THE FEDS MAY STEP IN
The Medicaid investigation could be an even bigger threat. According to a 2001 report by the Office of the Inspector General, 32 states failed to recover $360 million worth of pharmacy claims for patients covered by both Medicaid and third-party payers. The states allege that Medicaid should not have had to pay the bills. And several federal lawmakers have been grousing about the need for a broad industry crackdown. On Mar. 29, a U.S. district court in Tennessee, one of the states involved in a Medicaid dispute with Caremark, warned that the feds could intervene at any time. "I don't think there's any way you're going to keep the United States out," said U.S. magistrate judge Joe B. Brown.
Analysts expect Caremark to try to settle the case expeditiously. At worst, the company may have to change its billing practices. It's unclear how that would affect Caremark's bottom line. That uncertainty may explain why the company's stock has dropped 1.3% this year, while those of its two major competitors have soared. Crawford explains that Caremark itself filed the complaint in Tennessee, hoping to end a six-year dispute over how Medicaid should be reimbursed. "We're glad to do it, but we'd like some clarification," says Crawford.
The CEO remains upbeat about the future. Caremark's $1 billion cash pile could be used to grow through more acquisitions. As for the legal challenges, "regulation is a part of health care," he says. "I'm always concerned."
At least one worry is off his shoulders, though: The mess of a company he walked into seven years ago is now much more than just a survivor.

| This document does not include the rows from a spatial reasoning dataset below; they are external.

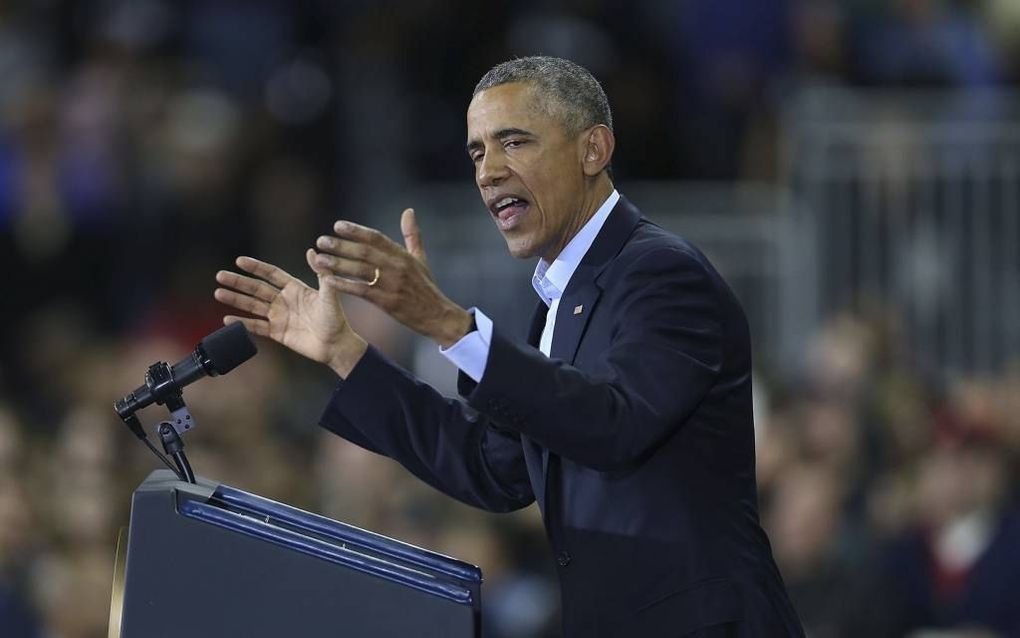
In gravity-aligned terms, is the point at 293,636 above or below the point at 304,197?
below

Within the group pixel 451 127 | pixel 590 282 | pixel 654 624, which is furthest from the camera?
pixel 451 127

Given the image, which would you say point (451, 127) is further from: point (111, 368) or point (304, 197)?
point (111, 368)

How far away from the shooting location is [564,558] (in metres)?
2.96

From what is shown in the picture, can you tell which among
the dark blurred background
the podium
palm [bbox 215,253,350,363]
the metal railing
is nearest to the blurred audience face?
the dark blurred background

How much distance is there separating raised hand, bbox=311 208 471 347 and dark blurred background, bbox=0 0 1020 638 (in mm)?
3391

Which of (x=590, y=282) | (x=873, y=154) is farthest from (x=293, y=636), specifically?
(x=873, y=154)

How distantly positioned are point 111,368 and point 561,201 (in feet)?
15.1

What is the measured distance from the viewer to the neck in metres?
3.16

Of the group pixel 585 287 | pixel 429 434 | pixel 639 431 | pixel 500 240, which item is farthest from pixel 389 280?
pixel 500 240

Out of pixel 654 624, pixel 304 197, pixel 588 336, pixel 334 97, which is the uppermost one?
pixel 334 97

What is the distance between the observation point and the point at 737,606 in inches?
112

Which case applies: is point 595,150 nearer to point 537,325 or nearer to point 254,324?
point 537,325

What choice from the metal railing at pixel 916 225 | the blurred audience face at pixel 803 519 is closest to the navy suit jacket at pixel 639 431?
the blurred audience face at pixel 803 519

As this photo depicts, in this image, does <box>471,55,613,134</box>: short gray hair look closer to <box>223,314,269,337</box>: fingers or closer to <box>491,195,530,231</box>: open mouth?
<box>491,195,530,231</box>: open mouth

Editor's Note: In "Can Caremark's Health Hold Up" (May 9, 2005), BusinessWeek's original story said that CEO Edwin M. Crawford feared that if Caremark eventually is forced to release financial details about its contracts -- either by law or by competitive forces -- it could hurt the company's bottom line. In fact, he said that he was concerned that it could result in higher prices for his customers. The online version has been corrected to reflect this.
By Arlene Weintraub in New York, with Amy Barrett in Willingboro, N.J.